Tuesday 21 June 2016

Misconstruing Status As Control

Martin (1992: 527-8):
The unequal status in text [4:2] for example is signalled in part by the fact that the interviewer asks questions and listens while the interviewer [sic] answers questions and talks.  This is not to say that the interviewer is not in control; s/he is, but that is a matter of genre, not tenor — interviewers generally defer to interviewees as part of the social process of manipulating them (as do salespersons opening a sale in service encounters).

Blogger Comments:

[1] The different rôles of interviewer and interviewee do not, in themselves, correlate with unequal social status.  Individuals of equal status may interview each other.  Moreover, higher status individuals may interview lower status individuals, as in job interviews, and lower status individuals may interview higher status individuals, as in political interviews.

[2] As previously explained, the notions of 'status' and 'control' are not equivalent.  Note that the assumption here is that the interviewee is of higher status than the interviewer.

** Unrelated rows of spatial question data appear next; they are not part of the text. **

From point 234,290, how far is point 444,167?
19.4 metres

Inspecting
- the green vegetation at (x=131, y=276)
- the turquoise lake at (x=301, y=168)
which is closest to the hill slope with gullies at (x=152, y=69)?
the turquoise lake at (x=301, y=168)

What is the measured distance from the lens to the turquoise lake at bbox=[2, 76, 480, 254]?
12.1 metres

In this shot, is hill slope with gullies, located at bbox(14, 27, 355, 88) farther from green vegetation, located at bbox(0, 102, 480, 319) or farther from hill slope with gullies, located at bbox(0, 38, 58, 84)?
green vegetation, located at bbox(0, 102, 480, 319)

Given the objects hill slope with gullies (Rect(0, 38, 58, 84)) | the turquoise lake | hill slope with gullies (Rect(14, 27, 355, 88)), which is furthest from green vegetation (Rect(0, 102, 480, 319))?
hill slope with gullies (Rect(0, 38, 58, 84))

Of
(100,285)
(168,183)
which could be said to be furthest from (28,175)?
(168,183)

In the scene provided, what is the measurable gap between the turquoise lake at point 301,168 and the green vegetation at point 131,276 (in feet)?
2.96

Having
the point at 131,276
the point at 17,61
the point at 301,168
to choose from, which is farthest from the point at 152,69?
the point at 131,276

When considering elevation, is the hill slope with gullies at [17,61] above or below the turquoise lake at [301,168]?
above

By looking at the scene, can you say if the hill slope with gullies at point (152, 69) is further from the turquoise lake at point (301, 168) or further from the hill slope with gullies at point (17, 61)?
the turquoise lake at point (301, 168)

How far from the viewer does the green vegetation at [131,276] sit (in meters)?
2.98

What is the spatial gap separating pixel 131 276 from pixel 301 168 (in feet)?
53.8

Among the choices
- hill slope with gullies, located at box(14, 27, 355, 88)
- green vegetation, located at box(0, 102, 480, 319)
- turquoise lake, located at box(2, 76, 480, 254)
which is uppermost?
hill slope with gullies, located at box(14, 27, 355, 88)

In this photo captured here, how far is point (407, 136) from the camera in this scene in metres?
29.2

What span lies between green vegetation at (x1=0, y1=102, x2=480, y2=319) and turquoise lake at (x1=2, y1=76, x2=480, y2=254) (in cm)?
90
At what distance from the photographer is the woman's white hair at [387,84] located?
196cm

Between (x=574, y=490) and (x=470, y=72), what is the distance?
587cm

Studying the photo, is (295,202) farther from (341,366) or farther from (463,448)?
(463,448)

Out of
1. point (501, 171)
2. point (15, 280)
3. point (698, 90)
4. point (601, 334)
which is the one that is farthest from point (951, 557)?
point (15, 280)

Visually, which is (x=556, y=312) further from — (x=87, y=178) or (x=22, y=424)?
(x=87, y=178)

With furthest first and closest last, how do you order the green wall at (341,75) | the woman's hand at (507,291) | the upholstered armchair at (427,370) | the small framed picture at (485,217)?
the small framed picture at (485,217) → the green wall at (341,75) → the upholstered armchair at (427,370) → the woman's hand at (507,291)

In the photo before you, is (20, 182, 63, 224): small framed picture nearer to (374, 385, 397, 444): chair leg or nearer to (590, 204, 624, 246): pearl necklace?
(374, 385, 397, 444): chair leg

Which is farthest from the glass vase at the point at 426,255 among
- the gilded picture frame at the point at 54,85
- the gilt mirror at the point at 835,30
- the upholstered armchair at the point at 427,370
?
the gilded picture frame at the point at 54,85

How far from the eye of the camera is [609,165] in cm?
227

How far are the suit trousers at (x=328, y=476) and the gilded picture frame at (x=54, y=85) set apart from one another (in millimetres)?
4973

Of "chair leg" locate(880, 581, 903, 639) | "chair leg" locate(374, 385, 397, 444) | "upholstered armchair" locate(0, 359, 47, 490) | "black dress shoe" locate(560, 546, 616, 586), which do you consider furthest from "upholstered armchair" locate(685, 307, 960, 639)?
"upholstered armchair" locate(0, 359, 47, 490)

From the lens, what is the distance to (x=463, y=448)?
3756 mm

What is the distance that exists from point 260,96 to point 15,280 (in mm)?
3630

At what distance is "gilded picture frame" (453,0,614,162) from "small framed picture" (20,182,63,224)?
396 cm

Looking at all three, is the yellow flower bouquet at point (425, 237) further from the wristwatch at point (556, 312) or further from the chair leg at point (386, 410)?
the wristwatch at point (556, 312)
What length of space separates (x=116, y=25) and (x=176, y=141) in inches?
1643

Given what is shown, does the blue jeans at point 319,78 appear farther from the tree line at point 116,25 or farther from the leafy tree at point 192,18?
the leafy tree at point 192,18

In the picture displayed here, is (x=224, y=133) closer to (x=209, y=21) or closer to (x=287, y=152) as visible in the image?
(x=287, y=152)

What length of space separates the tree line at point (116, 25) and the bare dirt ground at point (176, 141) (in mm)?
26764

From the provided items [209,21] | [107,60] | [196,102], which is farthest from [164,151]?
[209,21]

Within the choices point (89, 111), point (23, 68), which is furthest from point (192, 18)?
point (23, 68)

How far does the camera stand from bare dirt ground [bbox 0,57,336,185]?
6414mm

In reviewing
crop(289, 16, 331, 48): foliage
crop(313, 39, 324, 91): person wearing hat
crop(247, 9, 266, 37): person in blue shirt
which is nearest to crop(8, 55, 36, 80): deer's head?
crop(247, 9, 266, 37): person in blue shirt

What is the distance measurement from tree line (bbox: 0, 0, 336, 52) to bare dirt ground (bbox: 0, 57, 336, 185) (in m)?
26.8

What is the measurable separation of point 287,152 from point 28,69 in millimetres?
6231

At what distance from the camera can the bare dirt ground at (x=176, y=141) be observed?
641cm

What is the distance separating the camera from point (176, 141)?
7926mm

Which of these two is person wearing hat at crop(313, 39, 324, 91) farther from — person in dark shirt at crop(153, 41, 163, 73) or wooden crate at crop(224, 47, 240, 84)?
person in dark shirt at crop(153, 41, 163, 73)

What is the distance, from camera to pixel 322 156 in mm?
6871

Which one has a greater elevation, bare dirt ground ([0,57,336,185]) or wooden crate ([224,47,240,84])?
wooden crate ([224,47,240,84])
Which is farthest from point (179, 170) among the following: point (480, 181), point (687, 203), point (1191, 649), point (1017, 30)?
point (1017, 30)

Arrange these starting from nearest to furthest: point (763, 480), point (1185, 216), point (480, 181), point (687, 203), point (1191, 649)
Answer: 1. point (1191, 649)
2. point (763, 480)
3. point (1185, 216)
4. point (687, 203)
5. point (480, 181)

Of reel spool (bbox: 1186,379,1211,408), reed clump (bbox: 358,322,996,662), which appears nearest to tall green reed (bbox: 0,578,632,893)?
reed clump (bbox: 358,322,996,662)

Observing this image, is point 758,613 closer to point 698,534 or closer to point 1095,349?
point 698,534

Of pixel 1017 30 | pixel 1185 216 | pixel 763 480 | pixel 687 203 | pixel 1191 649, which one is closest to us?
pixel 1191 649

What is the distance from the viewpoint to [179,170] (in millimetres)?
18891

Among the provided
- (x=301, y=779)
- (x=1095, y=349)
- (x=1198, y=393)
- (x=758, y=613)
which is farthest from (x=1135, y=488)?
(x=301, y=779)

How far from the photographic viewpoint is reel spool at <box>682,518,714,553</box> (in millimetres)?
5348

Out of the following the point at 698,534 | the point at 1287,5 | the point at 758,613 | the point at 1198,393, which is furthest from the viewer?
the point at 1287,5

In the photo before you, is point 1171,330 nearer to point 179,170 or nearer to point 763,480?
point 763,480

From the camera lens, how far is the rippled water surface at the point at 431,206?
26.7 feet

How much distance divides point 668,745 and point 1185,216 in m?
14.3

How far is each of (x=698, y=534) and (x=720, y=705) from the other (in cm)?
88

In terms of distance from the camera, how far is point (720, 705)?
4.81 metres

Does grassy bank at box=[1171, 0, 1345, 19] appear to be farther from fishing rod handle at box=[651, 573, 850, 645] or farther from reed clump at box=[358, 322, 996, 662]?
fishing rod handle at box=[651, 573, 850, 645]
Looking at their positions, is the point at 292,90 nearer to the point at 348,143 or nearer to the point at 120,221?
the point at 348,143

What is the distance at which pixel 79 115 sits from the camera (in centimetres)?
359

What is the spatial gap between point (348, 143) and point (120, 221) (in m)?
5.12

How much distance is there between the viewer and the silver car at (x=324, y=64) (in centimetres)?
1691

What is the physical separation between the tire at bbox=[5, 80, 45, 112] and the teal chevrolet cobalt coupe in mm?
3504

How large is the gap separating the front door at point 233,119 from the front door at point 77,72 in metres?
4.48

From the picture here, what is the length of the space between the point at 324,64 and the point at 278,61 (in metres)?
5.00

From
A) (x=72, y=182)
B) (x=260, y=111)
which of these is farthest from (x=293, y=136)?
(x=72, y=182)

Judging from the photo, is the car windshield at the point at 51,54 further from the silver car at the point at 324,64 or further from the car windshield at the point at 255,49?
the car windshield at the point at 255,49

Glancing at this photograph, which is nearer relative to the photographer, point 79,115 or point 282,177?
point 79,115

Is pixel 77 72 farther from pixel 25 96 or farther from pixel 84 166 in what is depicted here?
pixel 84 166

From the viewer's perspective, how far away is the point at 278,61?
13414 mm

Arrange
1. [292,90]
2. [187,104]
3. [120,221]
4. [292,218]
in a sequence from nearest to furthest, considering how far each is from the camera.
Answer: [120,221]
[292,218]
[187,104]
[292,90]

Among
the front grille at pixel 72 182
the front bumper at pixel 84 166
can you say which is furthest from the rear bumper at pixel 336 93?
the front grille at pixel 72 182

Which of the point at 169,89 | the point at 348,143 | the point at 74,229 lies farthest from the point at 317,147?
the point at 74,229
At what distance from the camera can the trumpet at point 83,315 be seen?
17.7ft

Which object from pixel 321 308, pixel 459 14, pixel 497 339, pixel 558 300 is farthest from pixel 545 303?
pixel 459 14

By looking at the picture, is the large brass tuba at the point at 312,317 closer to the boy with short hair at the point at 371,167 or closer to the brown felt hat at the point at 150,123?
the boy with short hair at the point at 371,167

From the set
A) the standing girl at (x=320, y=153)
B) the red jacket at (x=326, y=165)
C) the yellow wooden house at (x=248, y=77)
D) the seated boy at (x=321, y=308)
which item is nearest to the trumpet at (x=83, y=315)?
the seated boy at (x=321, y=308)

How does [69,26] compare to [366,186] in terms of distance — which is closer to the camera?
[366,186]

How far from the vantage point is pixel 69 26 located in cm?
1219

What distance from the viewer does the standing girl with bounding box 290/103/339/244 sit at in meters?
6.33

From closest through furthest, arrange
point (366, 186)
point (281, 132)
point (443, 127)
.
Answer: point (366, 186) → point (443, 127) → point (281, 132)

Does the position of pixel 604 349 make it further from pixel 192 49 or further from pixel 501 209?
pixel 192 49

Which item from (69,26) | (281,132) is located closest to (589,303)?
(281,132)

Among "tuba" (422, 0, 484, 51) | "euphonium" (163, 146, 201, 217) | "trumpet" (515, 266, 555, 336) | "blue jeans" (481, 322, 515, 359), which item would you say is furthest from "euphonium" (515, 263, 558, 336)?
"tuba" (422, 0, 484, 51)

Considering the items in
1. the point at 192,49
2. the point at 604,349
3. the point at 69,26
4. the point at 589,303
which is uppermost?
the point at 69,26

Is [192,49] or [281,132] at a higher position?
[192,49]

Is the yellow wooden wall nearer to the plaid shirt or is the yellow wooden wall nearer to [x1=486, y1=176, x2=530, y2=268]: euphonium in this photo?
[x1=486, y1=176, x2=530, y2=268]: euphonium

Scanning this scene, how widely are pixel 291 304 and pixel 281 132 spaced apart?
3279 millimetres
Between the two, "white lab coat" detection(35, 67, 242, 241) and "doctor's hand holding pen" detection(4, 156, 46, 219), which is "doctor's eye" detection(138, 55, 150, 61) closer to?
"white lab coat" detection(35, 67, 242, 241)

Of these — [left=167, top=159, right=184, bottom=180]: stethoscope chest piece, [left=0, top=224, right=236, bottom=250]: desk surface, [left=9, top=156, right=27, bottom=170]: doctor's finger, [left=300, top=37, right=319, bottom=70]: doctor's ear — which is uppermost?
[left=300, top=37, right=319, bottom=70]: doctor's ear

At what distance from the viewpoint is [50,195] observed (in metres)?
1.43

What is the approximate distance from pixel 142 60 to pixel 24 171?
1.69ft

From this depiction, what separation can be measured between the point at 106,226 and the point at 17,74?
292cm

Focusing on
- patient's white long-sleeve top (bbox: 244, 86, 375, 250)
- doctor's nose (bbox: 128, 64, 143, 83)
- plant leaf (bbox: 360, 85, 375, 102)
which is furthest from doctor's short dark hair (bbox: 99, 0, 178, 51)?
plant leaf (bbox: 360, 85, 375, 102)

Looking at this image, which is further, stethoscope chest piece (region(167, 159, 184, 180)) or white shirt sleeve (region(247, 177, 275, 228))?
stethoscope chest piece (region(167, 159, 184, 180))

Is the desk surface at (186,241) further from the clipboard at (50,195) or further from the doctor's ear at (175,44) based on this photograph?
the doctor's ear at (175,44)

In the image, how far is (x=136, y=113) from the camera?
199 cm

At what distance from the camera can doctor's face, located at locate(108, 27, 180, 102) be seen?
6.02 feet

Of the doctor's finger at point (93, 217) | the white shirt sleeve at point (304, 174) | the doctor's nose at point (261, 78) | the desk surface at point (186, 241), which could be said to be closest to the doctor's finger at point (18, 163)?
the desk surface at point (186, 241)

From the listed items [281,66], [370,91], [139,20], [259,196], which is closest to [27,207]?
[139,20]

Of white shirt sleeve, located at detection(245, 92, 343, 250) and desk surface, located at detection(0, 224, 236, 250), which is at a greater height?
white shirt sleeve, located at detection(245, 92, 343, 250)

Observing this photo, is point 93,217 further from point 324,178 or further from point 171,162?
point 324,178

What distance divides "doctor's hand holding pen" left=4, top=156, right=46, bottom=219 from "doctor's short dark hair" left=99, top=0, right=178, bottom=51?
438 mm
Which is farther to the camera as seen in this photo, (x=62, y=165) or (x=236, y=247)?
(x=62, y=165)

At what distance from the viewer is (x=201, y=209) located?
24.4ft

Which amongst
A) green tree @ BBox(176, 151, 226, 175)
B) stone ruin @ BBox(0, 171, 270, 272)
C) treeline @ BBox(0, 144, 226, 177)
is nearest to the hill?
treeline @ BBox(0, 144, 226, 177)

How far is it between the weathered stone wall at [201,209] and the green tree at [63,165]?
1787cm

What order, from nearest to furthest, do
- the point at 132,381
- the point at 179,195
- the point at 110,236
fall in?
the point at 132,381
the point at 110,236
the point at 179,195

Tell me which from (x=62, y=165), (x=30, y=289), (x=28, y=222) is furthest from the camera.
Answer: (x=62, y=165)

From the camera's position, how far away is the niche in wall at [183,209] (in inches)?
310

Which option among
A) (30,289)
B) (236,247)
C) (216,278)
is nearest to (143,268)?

[3] The claim here is that an interviewer being in control of an interview is a matter of text type (genre) rather than tenor (context: the relationship between the interlocutors).  Leaving aside the fact that control is not equivalent to social status, whether or not the interviewer is in control of an interview is a matter of the situation (instance of cultural context) realised in the text.  The most common situation type where the interviewee turns out to be in control is that of a political interview.